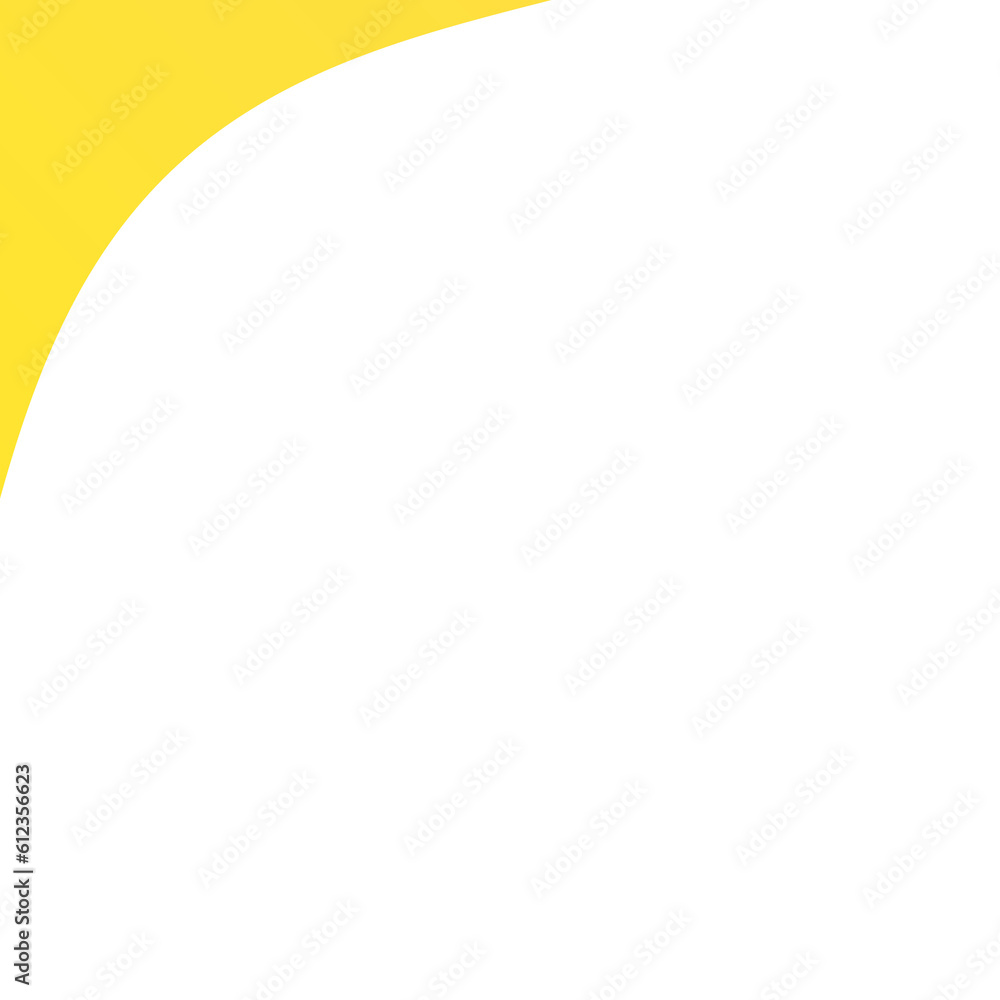 white frame and yellow corner
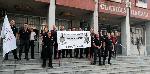 Съдебните охранители на протест в Плевен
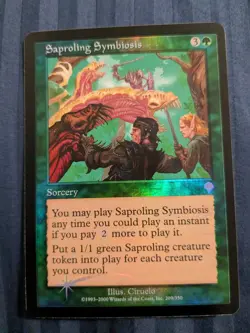 Saproling Symbiosis Foil Invasion LP - MTG - Magic the Gathering - Image 1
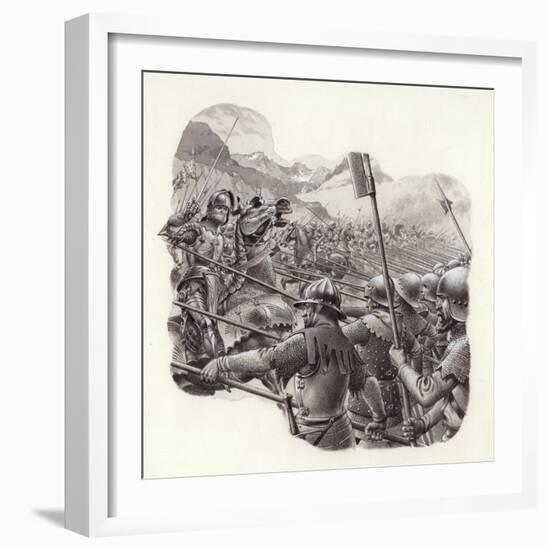 Swiss Infantry in the 15th Century-Pat Nicolle-Framed Giclee Print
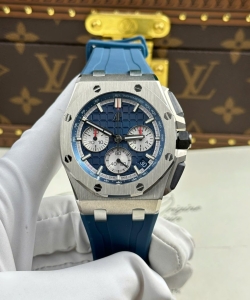 audemars piguet royal oak offshore chronograph 26420 blue dial a 43mm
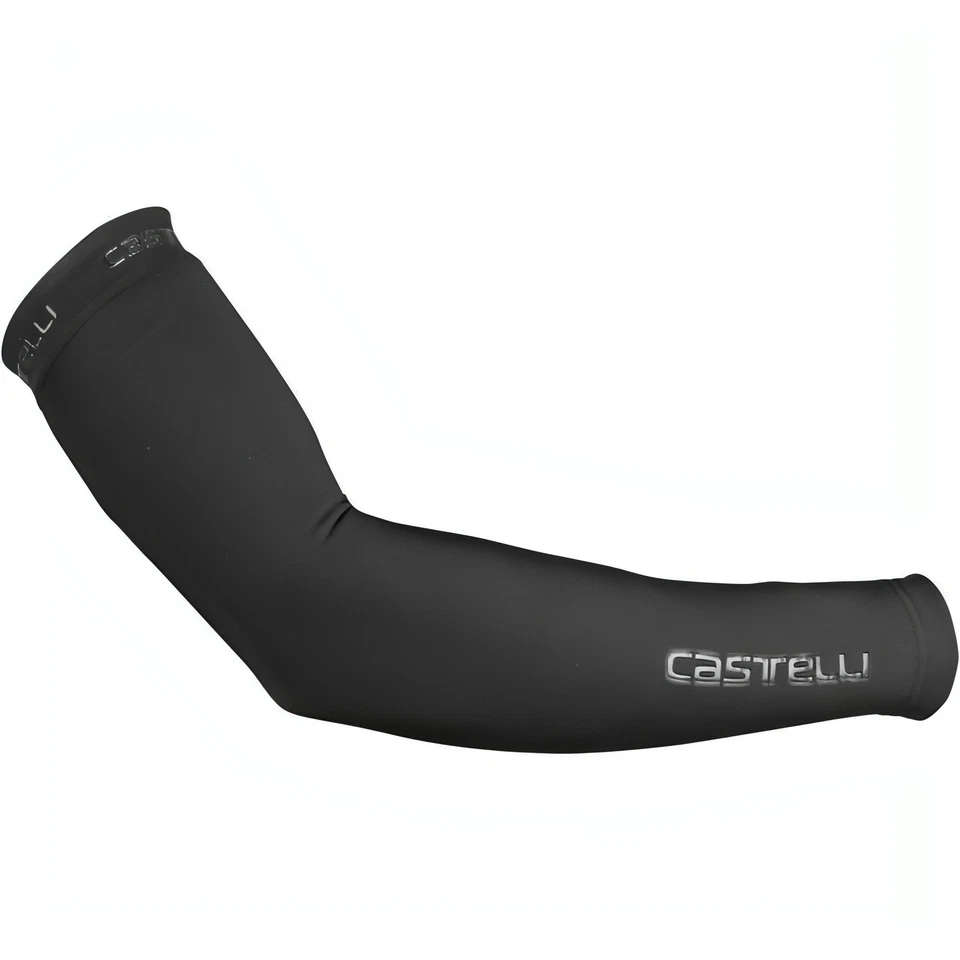 Castelli Thermoflex 2 Cycling Arm Warmers Black Mens Breathable Arm Sleeves - Image 1 of 1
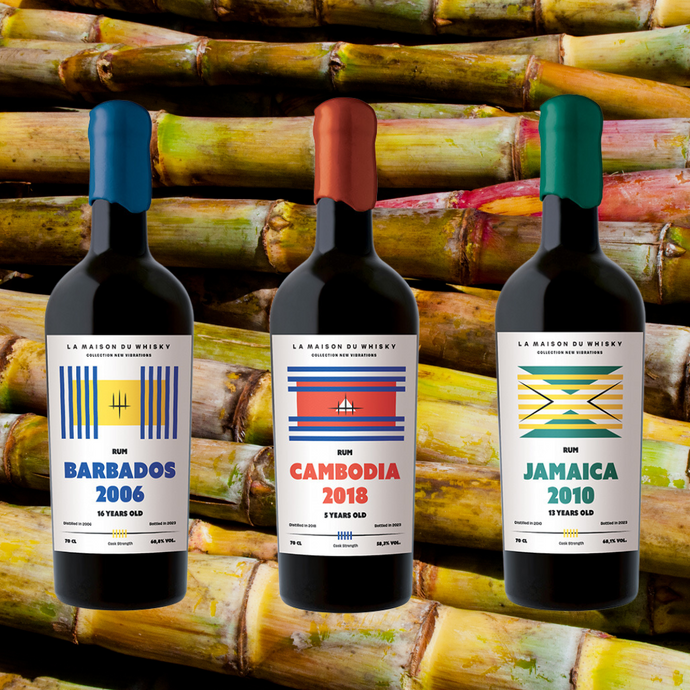 La Maison du Whisky's Flag Series Continues With Rums From Barbados, Cambodia and Jamaica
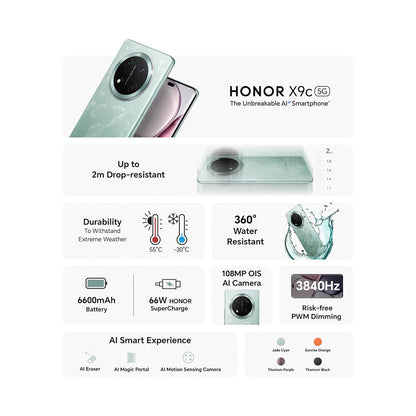 HONOR X9C 256GB - 24GB - 365 Days Screen Warranty Cyan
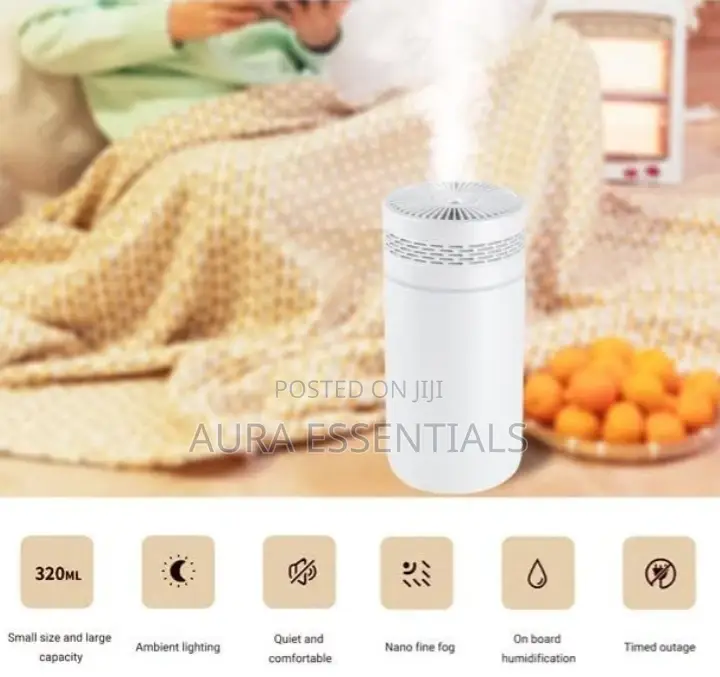 1pc Mini Ultrasonic USB Air Humidifier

----------

§ WORK REQUEST: Give back the listing exactly, without a single picture.

§ SOLUTION BELOW:
 white frame and yellow corner
 Съдебните охранители на протест в Плевен
 Saproling Symbiosis Foil Invasion LP - MTG - Magic the Gathering - Image 1
 Swiss Infantry in the 15th Century-Pat Nicolle-Framed Giclee Print
 audemars piguet royal oak offshore chronograph 26420 blue dial a 43mm
 Castelli Thermoflex 2 Cycling Arm Warmers Black Mens Breathable Arm Sleeves - Image 1 of 1
 La Maison du Whisky's Flag Series Continues With Rums From Barbados, Cambodia and Jamaica
 HONOR X9C 256GB - 24GB - 365 Days Screen Warranty Cyan
 1pc Mini Ultrasonic USB Air Humidifier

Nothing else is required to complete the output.